Preferably, the aqueous medium is prepared by diluting a laundry detergent composition, preferably a liquid laundry detergent composition in water wherein the laundry detergent composition comprises the acyl transferase enzyme and the peroxide source. The aqueous medium may be prepared by diluting a laundry detergent composition in water, wherein the laundry detergent composition comprises the acyl transferase enzyme, the peroxide source, and less than 1%, preferably less than 0.5%, more preferably less than 0.1%, by weight of the laundry detergent composition of an additional acyl substrate. A risk of peracid formation in the laundry detergent composition during storage or prior to use in a laundry wash process may be minimized.

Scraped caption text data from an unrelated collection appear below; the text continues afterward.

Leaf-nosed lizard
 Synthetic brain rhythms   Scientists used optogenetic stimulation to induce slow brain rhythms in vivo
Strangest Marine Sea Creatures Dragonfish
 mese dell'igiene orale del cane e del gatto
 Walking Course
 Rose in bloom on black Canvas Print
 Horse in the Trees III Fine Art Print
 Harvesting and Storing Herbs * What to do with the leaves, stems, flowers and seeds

The temperature of the aqueous medium may be between 20 degrees Celsius to 50 degrees Celsius, preferably between 25 degrees Celsius to 40 degrees Celsius.

Having the temperature in the above range ensures stability of the enzyme and/or the peroxide source in the aqueous medium. This is because enzyme stability may be challenged at higher temperatures and therefore there may be a risk of no peracid formation as the enzyme may be killed at higher temperatures outside of the above ranges. Similarly, stability of the peroxide source may also be affected by temperatures higher than the above ranges as the peroxide source may thermally decompose at higher temperatures outside of the above ranges. Lower temperatures outside of the above ranges may comprise cleaning kinetics.

A laundry detergent composition is any detergent suitable to be used in a fabric laundering operation. The laundry detergent composition may be in the form of a powder, a liquid or a mixture thereof. Most preferably the laundry detergent is a water-soluble unit dose article comprising a liquid laundry detergent and a water-soluble film. Unit dose articles may be used to contain incompatible materials such as the acyl transferase enzyme and perfumes comprising ester raw materials, or other eventually formulated acyl substrates by separating the materials in different compartments within the same unit dose article to minimize a risk of premature peracid formation.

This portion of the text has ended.